The future of the Eden Estuary

Jul 11, 2008
An aerial view of the Eden Estuary

A team of St Andrews researchers is to play a key role in the conservation of the Eden Estuary, addressing problems of coastal erosion and habitat maintenance.

Consultations have begun in order to determine the best course of action for the local Eden Estuary - an important site for flora and fauna.

Currently, the estuary supports feeding waterfowl and migrating birds, a nationally important breeding colony of common seals (Phoca vitulina), an extensive dune system and areas of increasingly threatened salt-marsh.

Although engineering structures have already been put in place around the estuary in order to protect places of high economic value such as the Links Trust golf courses, Guardbridge Papermill and the runway of RAF Leuchars, these defences are unlikely to be able to withstand further erosive forces from the sea without further maintenance.

The St Andrews' researchers, based in the Sediment Ecology Research Group: Environmental Services (SERG:ES) unit at the Gatty Marine Laboratory, have become involved with the Advisory Group of the Eden Estuary Local Nature Reserve (EELNR).

Dr Emma Defew, Projects Officer for the SERG:ES unit, explained, "The management of the EELNR has for many years set out objectives to address problems of coastal erosion and habitat maintenance, and has now started to look in depth at the future management of the Estuary.

"Possible management options to be considered include building further sea walls, beach nourishment (addition of sand), building artificial dune systems, constructing breakwaters, planting more saltmarsh to buffer against the erosive tidal forces, and allowing low-lying land to become inundated by tidal waters in a process called Managed Realignment."
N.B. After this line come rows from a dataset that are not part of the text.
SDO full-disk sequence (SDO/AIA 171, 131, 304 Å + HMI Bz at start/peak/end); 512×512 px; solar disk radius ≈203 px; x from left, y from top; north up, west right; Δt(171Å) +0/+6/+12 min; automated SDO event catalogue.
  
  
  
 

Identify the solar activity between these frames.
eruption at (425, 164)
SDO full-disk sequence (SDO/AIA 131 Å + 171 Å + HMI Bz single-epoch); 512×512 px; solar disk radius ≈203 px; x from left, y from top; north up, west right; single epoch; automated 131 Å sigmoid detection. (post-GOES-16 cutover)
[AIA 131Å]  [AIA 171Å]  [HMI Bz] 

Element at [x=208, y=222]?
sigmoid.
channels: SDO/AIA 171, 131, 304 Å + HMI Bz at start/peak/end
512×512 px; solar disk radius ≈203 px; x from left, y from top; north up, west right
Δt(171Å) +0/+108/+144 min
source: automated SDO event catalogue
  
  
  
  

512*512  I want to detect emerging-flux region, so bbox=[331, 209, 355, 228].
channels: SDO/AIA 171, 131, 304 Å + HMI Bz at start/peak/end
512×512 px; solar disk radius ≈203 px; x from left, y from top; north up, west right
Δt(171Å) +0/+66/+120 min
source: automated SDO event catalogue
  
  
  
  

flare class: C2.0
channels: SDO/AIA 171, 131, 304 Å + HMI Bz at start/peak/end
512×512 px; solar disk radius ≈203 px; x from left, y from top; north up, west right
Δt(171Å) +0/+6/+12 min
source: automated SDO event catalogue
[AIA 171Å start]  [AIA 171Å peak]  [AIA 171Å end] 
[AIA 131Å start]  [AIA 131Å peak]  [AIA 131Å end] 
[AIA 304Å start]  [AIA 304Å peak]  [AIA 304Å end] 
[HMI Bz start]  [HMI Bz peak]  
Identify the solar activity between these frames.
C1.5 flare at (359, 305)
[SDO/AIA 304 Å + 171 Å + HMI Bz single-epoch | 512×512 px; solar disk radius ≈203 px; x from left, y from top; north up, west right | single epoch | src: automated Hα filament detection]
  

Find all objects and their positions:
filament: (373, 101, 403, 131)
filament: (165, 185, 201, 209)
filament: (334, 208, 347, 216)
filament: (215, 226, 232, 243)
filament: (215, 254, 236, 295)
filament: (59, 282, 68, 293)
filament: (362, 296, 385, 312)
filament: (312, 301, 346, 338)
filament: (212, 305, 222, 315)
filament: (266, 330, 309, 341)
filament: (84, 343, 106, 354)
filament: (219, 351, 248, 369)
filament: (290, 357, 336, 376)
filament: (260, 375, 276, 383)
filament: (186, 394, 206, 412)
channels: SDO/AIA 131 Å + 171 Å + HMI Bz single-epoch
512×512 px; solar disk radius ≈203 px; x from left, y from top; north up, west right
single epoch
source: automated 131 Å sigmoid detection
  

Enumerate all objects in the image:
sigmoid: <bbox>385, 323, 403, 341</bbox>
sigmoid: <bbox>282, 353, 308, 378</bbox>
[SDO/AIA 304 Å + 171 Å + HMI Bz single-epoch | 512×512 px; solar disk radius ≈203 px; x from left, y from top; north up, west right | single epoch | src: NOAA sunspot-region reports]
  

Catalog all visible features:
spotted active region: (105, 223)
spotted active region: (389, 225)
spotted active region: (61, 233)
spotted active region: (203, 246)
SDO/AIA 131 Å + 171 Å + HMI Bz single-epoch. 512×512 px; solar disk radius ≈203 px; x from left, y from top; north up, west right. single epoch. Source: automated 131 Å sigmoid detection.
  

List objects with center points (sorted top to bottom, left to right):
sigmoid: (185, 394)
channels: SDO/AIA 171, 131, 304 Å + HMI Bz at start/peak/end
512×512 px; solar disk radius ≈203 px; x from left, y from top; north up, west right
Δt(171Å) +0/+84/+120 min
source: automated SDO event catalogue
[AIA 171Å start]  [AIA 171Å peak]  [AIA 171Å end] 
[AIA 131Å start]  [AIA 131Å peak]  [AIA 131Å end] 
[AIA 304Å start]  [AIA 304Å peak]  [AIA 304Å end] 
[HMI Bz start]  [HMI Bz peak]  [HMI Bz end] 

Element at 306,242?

However, before any decisions are made about the best course of action within the Eden system, a descriptive feasibility study needs to be completed. This study will review the current ecological status of the Estuary, describe future climatic and management scenarios, and consider the ecological and economic cost of the various management options. At a later date, this study may also be able to take advantage of European funding.

The EELNR Advisory Group and SERG:ES wish to begin an open and inclusive dialogue about the implications of the current issues facing the estuary and to explore the range of options available to protect the functioning of the estuary and its surrounding stakeholders.

Future meeting are planned and will be advertised but anyone interested can put forward views or suggestions by contacting the team at SERG:ES.

The EELNR includes Fife Coast & Countryside Trust, Scottish Natural Heritage, The Links Trust, Fife Council, Scottish Environmental Protection Agency, Curtis Fine Papers, and RAF Leuchars.